**YOUR INSTRUCTIONS**
Copy every line below verbatim, omitting the pictures.
##############################
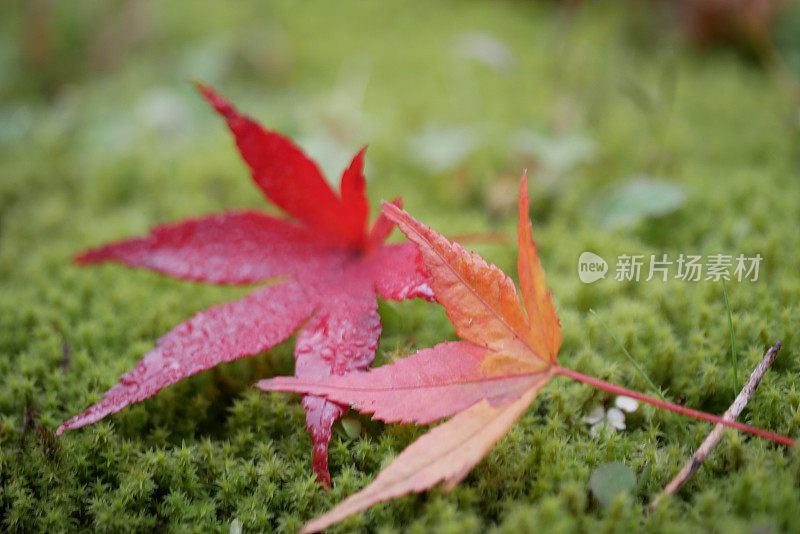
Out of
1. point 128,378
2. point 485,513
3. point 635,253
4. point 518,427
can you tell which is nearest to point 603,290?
point 635,253

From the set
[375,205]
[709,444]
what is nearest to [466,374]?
[709,444]

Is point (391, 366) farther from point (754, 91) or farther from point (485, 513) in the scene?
point (754, 91)

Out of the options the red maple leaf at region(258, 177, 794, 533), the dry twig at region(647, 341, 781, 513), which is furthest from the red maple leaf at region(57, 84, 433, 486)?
the dry twig at region(647, 341, 781, 513)

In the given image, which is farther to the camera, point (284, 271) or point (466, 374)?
point (284, 271)

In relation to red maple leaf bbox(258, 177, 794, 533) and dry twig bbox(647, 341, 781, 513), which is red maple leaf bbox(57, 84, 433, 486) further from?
dry twig bbox(647, 341, 781, 513)

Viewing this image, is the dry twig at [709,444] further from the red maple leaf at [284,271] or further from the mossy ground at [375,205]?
the red maple leaf at [284,271]

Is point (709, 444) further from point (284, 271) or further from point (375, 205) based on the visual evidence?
point (375, 205)
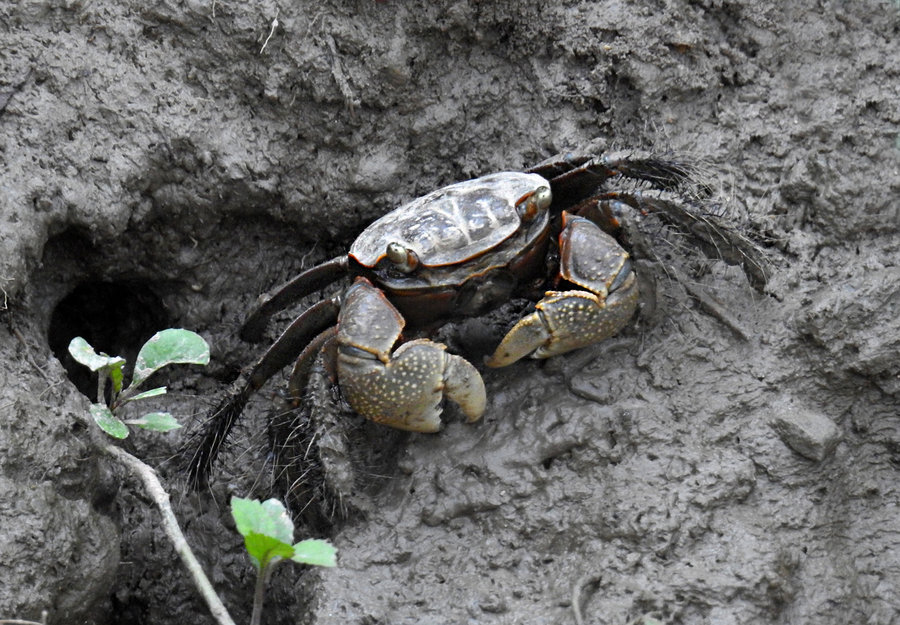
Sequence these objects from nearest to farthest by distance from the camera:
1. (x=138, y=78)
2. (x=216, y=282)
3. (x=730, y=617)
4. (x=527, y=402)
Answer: (x=730, y=617)
(x=527, y=402)
(x=138, y=78)
(x=216, y=282)

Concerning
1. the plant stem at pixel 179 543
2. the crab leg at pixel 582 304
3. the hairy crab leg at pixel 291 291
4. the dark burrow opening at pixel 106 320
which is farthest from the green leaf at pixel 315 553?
the dark burrow opening at pixel 106 320

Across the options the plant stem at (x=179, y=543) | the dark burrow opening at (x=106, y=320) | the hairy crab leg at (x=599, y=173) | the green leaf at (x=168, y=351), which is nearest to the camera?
the plant stem at (x=179, y=543)

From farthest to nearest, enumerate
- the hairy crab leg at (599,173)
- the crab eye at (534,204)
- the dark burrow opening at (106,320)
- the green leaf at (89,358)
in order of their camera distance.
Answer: the dark burrow opening at (106,320)
the hairy crab leg at (599,173)
the crab eye at (534,204)
the green leaf at (89,358)

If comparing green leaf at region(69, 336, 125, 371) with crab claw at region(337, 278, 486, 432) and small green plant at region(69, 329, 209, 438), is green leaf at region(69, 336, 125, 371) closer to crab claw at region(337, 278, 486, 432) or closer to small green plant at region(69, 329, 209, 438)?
small green plant at region(69, 329, 209, 438)

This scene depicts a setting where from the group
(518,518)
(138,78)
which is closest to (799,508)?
(518,518)

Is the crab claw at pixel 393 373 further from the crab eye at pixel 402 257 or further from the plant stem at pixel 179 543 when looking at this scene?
the plant stem at pixel 179 543

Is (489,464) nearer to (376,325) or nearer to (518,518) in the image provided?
##############################
**COMPLETE ANSWER**
Out of
1. point 128,378
2. point 485,513
3. point 635,253
4. point 518,427
can you tell which is nearest to point 603,290?
point 635,253

From the set
[375,205]
[709,444]
what is nearest to [466,374]?
[709,444]

Is point (391, 366) farther from point (754, 91) or farther from point (485, 513) in the scene?
point (754, 91)

Out of the options the red maple leaf at region(258, 177, 794, 533), the dry twig at region(647, 341, 781, 513), which is furthest from the red maple leaf at region(57, 84, 433, 486)?
the dry twig at region(647, 341, 781, 513)

In the given image, which is farther to the camera, point (284, 271) or point (466, 374)?
point (284, 271)

In relation to red maple leaf bbox(258, 177, 794, 533) and dry twig bbox(647, 341, 781, 513), which is red maple leaf bbox(57, 84, 433, 486) further from?
dry twig bbox(647, 341, 781, 513)

Viewing this image, is the dry twig at [709,444] further from the red maple leaf at [284,271] or further from the mossy ground at [375,205]?
the red maple leaf at [284,271]

Is point (709, 444) further from point (284, 271) or further from point (375, 205) based on the visual evidence?
point (375, 205)
Sequence these objects from nearest to farthest by distance from the camera:
1. (x=138, y=78)
2. (x=216, y=282)
3. (x=730, y=617)
4. (x=527, y=402)
Answer: (x=730, y=617)
(x=527, y=402)
(x=138, y=78)
(x=216, y=282)

Concerning
1. the plant stem at pixel 179 543
2. the crab leg at pixel 582 304
3. the hairy crab leg at pixel 291 291
4. the dark burrow opening at pixel 106 320
which is farthest from the green leaf at pixel 315 553?
the dark burrow opening at pixel 106 320

Across the options the plant stem at (x=179, y=543) | the dark burrow opening at (x=106, y=320) | the hairy crab leg at (x=599, y=173) | the green leaf at (x=168, y=351), which is nearest to the camera?
the plant stem at (x=179, y=543)

From farthest to nearest, enumerate
- the hairy crab leg at (599,173)
- the crab eye at (534,204)
- the dark burrow opening at (106,320)
- the green leaf at (89,358)
in order of their camera distance.
Answer: the dark burrow opening at (106,320)
the hairy crab leg at (599,173)
the crab eye at (534,204)
the green leaf at (89,358)

If comparing green leaf at region(69, 336, 125, 371) with crab claw at region(337, 278, 486, 432) and small green plant at region(69, 329, 209, 438), is green leaf at region(69, 336, 125, 371) closer to crab claw at region(337, 278, 486, 432) or closer to small green plant at region(69, 329, 209, 438)?
small green plant at region(69, 329, 209, 438)

This scene depicts a setting where from the group
(518,518)
(138,78)
which is closest to (799,508)?
(518,518)

Is the crab claw at pixel 393 373 further from the crab eye at pixel 402 257 or further from the plant stem at pixel 179 543 when looking at this scene?
the plant stem at pixel 179 543

Is (489,464) nearer to (376,325) or nearer to (518,518) in the image provided?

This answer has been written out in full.